Appointments to heads of regional organisations are in any case never merit-based.
They are always heavily influenced by regional politics.
It was said that had Micronesia nominated former Marshall Islands president Dr Hilda Heine, she would have walked straight into the position.
That may be true, but we should always respect whoever is put up and the foreign service and legal background of the Micronesian candidate, Zackios, would have made him a capable secretary-general.
Putting a Micronesian in the secretary-general position would also have been appropriate given the critical importance of three regional issues: climate change, oceans and geo-political tussles.
The Micronesian countries are the most vulnerable and threatened by climate change and the impacts of global warming.
They also have the largest and most productive exclusive economic zones (EEZs) in the Pacific, through which hundreds of fishing vessels from Japan, Taiwan, China, the Philippines, United States and South Korea traverse.
The most important trading routes between Asia and the United States also pass through the EEZs of the Micronesia.
Two important regional institutions for the governance of fisheries – the PNA office in Majuro and the Western and Central Pacific fisheries commission secretariat in FSM – are based in Micronesia.
Finally, the place of Micronesia in the geo-political tussle between China and the United States cannot be underestimated, especially given the two US military bases there.
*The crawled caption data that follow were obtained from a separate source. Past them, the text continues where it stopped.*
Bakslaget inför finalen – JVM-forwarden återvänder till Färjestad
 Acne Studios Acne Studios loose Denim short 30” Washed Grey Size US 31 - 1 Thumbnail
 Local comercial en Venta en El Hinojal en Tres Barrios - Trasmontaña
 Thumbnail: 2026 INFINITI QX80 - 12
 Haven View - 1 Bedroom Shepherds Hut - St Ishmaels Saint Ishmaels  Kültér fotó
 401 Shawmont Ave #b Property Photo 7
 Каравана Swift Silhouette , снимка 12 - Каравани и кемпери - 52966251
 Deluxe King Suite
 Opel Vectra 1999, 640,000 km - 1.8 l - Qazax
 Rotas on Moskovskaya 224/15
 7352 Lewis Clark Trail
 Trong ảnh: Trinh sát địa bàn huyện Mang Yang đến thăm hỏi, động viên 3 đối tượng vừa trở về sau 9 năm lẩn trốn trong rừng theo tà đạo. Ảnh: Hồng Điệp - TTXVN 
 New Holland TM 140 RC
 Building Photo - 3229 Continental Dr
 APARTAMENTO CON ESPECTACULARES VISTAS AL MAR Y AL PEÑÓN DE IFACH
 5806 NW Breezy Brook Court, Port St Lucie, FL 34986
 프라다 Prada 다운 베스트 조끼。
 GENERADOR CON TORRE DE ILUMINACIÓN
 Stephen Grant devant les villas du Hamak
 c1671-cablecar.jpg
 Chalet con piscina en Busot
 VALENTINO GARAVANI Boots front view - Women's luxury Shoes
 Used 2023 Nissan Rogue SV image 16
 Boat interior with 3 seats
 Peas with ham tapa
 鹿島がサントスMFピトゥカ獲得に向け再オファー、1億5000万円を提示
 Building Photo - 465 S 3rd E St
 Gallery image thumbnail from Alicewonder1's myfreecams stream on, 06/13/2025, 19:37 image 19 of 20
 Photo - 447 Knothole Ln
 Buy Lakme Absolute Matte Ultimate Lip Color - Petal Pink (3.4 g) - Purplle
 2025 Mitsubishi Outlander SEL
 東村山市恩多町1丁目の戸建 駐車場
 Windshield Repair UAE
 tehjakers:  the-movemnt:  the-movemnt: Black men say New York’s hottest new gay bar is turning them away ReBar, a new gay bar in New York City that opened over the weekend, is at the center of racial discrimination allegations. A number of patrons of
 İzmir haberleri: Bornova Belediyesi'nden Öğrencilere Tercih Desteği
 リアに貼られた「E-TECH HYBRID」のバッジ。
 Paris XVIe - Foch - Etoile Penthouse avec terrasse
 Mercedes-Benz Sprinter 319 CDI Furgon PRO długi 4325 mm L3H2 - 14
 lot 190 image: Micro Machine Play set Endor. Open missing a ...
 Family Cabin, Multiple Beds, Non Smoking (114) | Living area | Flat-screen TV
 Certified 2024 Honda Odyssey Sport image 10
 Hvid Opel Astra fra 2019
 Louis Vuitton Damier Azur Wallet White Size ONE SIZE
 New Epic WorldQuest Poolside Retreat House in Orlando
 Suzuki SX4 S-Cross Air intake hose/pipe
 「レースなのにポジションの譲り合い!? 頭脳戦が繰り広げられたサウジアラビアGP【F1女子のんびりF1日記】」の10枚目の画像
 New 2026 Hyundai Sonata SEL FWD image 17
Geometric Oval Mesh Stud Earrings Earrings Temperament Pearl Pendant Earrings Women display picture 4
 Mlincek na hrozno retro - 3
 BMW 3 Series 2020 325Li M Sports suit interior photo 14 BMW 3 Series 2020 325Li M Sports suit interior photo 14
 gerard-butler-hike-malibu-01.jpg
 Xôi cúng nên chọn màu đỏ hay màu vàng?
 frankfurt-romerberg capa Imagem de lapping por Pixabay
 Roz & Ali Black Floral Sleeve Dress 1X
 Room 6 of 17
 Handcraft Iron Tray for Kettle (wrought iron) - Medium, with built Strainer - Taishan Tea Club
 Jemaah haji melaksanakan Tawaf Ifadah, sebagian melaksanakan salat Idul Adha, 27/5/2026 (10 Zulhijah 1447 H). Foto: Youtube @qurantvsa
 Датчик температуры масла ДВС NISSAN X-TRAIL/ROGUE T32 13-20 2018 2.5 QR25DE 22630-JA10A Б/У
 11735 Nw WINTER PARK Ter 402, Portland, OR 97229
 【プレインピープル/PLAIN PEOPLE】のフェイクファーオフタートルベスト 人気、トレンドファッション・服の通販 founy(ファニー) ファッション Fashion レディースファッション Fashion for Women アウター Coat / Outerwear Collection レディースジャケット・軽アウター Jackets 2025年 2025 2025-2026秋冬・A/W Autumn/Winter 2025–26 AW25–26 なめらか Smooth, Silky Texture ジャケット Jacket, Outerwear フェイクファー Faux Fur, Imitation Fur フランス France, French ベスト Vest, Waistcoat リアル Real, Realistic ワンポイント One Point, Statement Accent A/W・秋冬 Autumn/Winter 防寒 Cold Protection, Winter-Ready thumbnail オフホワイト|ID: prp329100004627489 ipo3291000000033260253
The potential split perhaps will not have as great an impact as one would imagine on the island countries themselves.
There are already sub-regional groupings.
The region is multidimensional, and constantly changing and to assume that they will always be united perhaps underestimates the emergence of
strong national and sub-regional impulses.
The biggest impact arguably will be on Australia and New Zealand, who will have to navigate through a myriad of organisations to deal with some of political issues that fall within the purview of the forum.
In sum, the depth of feeling that it was indeed Micronesia’s turn was perhaps underestimated, and a combination of the Covid-19 and the prohibition on travel made developing personal rapport amongst the leaders difficult.
As a result of last Wednesday’s election, the form of our regional engagement at the highest level will never be the same.

This article appeared first on Devpolicy blog (, from the development policy centre at the Australian National University.

Dr Transform Aqorau is CEO, iTuna intel and founding director, Pacific catalyst and a legal adviser to the Marshall Islands. He is the former CEO of the Parties to the Nauru Agreement Office.